When you are over your Nietzsche obsession, leaving Sils-Maria behind, passing by Lake Sils, and reaching the Maloja pass, you will be finally able to see her. Maira. She flows west through the Val Bregaglia into Italy, sourcing Lake Como, and finally reaching the Mediterranean Sea. But she doesn’t stop there. Sometimes she flows to Berlin. Sometimes she has to play something in one of Georg’s and Bobby’s 80*81 productions. Sometimes it was working for DAS MAGAZIN. Her grandmother’s house in Zuoz must be a dream. If it was to start a new religion, it would be her name to name it. For the time being it’s Berlin. It’s Heimat. It’s Jippie Ja Ja Jippie Jippie Jaay.

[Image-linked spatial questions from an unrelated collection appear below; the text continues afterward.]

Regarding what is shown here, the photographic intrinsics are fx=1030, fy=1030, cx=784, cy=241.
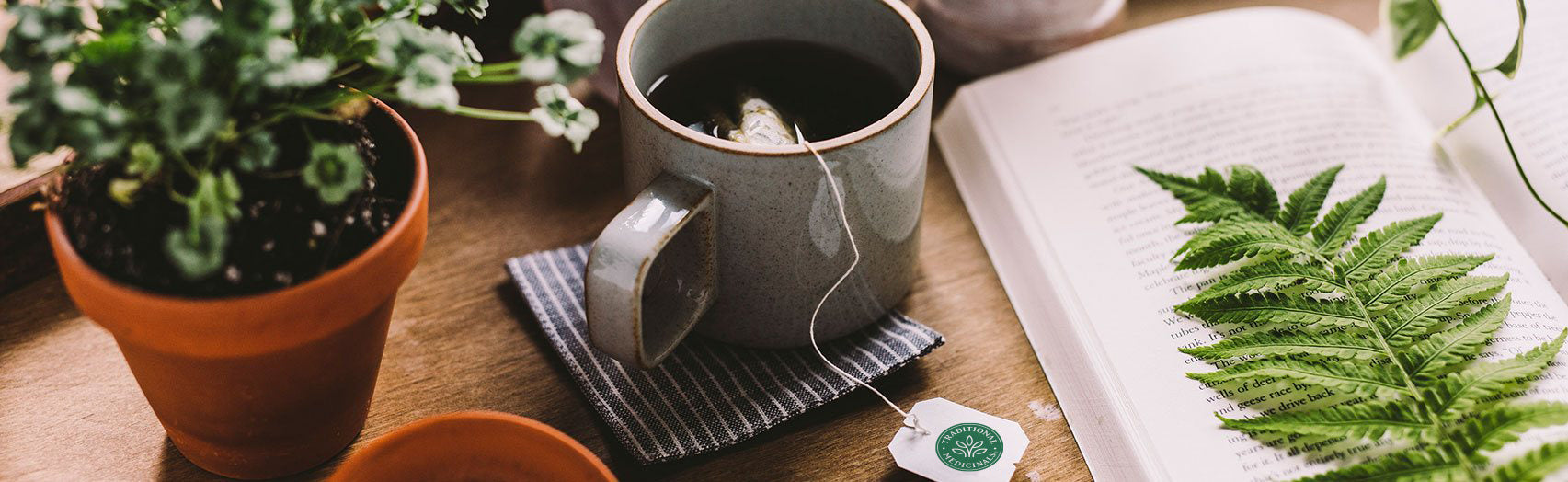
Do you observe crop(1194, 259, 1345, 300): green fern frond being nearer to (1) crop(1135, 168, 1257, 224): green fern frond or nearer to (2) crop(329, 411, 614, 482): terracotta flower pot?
(1) crop(1135, 168, 1257, 224): green fern frond

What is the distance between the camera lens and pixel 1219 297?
65 centimetres

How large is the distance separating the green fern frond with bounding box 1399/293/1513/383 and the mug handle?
16.0 inches

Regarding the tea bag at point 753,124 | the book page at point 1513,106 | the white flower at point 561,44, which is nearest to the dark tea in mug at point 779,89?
the tea bag at point 753,124

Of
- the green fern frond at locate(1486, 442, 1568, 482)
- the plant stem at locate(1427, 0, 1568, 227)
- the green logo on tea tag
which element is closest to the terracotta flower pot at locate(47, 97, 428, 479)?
the green logo on tea tag

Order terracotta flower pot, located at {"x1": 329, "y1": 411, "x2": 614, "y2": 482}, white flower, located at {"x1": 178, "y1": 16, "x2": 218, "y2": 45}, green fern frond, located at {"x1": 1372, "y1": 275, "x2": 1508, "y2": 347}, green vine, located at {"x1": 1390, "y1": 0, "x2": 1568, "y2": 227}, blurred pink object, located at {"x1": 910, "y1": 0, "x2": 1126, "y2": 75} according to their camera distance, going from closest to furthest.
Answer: white flower, located at {"x1": 178, "y1": 16, "x2": 218, "y2": 45} < terracotta flower pot, located at {"x1": 329, "y1": 411, "x2": 614, "y2": 482} < green fern frond, located at {"x1": 1372, "y1": 275, "x2": 1508, "y2": 347} < green vine, located at {"x1": 1390, "y1": 0, "x2": 1568, "y2": 227} < blurred pink object, located at {"x1": 910, "y1": 0, "x2": 1126, "y2": 75}

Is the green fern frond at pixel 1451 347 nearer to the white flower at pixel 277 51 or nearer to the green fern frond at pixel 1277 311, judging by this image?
the green fern frond at pixel 1277 311

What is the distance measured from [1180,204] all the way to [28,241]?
766 millimetres

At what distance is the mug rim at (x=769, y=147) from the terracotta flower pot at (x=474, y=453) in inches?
6.7

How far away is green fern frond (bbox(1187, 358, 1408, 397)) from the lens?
0.58 meters

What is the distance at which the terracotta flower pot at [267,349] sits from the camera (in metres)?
0.45

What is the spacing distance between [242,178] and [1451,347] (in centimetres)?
65

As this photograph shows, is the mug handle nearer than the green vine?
Yes

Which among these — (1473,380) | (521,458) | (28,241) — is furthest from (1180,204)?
(28,241)

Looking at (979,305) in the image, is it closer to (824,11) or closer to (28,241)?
(824,11)
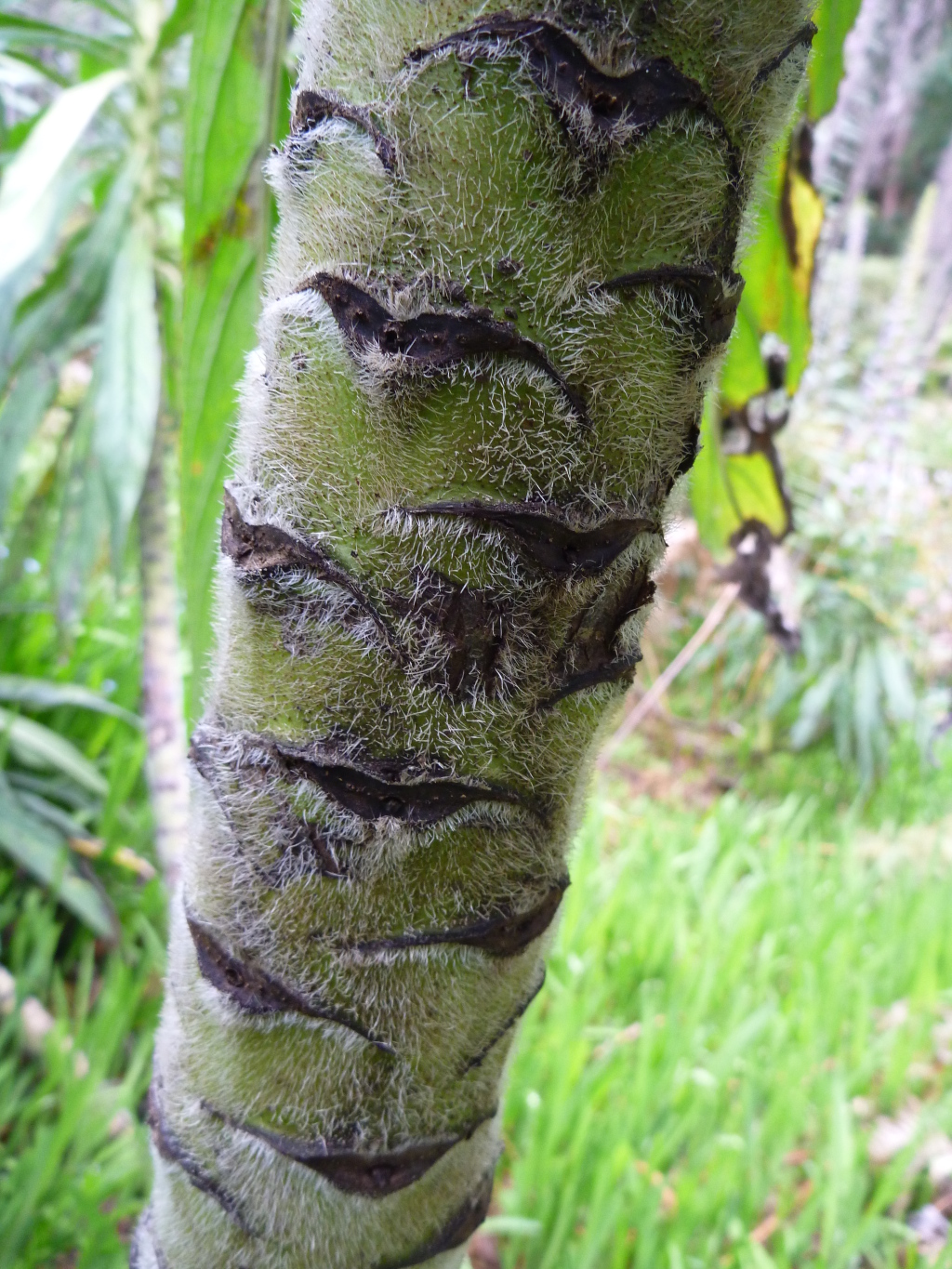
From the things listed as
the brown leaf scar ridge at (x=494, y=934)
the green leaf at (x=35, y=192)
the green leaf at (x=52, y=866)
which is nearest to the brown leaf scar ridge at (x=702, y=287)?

I knew Nikolai from a distance. He was part of the artist duo Future 7 with Florian Wojnar and Future 7 worked on the relation between collector and artist. With his great name and his great moustache I guessed Nikolai would spend his days in cafés reading Raymond Roussel and drinking Sherry all day. He seemed 27,4% Austrian and 27,4% Russian.
Some years later, when Future 7 had past, we met in Brazil with Arno Brandlhuber’s nomadic architecture class. We went from Sao Paulo by bus to Angra dos Reis, where the Germans had build an atomic plant between Rio and SP in the 1970s. A dark decade for Brazil while ruled by generals. The reactor Angra 1 is situated between the beach and a mountain, which tends to slip when it is raining. The Tupinamba Indians called it ‘Itaorna’, meaning ‘rotten stone’. At the time we were there Angra 3 was in prepartion, only the German money guarantee was missing. Even the great Lula da Silva wanted the second reactor. Our interventions however caused the obstruction of Angra 3 and all other projected nuclear plants in Brazil at least until 2030. (When We Were Good)
I still don’t know if Nikolai is or was studying at Arno’s class, doing his PhD or if he just comes along from time to time to these excursions. I know that he teaches in Zurich at the ETH with Karin Sander and I know that he is very active in Berlin when it comes to city planning––he even organizes some cool club of super smart architects. On the field trip to Brazil I got to know him as very clever and elegant and judicious, so maybe 0% Austrian, 0% Russian? And funny. And he has a lovely family.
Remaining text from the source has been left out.